What you need to do: Reproduce the entries from the line containing "From the scene in" through the line containing "3.88 meters", both included, keeping each request unchanged and multiplying every distance in the answers by 2.1. Round each result to the same number of decimal places as the original, with halves rounded up.

>> START Given records

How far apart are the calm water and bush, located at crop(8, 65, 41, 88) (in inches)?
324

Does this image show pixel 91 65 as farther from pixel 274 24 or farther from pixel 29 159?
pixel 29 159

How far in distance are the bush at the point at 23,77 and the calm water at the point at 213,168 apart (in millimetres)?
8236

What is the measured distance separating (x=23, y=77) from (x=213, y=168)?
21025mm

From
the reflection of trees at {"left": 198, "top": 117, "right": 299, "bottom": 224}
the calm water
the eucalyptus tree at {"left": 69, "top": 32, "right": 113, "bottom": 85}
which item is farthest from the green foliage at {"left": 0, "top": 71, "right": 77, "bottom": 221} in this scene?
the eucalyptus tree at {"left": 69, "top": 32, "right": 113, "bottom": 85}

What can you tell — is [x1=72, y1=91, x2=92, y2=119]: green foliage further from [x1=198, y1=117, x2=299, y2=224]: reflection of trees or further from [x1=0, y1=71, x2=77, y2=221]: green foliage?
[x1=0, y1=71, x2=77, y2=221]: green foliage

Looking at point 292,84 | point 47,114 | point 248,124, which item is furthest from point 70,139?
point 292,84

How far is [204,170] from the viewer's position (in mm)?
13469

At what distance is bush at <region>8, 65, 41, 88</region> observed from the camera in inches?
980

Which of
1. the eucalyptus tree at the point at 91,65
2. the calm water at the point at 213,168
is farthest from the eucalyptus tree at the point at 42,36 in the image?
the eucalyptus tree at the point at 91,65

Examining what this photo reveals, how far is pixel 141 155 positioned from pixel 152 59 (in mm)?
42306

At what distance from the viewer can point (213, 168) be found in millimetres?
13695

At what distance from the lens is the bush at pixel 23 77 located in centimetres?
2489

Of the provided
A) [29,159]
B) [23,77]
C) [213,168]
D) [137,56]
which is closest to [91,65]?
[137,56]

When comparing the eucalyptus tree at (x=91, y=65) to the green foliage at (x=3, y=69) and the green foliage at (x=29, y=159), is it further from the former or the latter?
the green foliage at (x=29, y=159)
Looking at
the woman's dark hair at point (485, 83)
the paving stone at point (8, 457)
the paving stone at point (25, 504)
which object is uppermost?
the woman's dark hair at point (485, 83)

>> END Given records
>> START Given records

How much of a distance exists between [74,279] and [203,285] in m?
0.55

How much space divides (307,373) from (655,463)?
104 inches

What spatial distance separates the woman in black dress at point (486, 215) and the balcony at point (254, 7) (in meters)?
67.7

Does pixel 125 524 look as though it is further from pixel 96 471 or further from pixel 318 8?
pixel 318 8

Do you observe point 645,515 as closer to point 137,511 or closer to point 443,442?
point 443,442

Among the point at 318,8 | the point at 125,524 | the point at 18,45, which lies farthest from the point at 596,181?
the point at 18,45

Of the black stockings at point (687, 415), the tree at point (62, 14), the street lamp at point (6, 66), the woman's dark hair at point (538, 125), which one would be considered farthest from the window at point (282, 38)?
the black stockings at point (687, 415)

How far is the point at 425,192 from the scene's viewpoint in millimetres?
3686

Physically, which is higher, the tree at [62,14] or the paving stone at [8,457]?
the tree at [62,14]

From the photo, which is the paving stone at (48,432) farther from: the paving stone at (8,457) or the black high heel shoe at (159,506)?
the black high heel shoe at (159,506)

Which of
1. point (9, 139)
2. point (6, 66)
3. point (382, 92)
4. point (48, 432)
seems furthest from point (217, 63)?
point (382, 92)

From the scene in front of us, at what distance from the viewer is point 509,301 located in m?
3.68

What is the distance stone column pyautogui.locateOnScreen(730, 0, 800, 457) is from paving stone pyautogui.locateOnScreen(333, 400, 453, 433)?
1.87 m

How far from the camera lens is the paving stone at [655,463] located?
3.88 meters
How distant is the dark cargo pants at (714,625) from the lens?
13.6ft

>> END Given records

Finished exercise:
From the scene in front of us, at what distance from the viewer is point 509,301 located in m?
7.73

What is the distance stone column pyautogui.locateOnScreen(730, 0, 800, 457) is from paving stone pyautogui.locateOnScreen(333, 400, 453, 433)?
3.93 m

How far from the camera lens is the paving stone at [655,463] located?
8.15 meters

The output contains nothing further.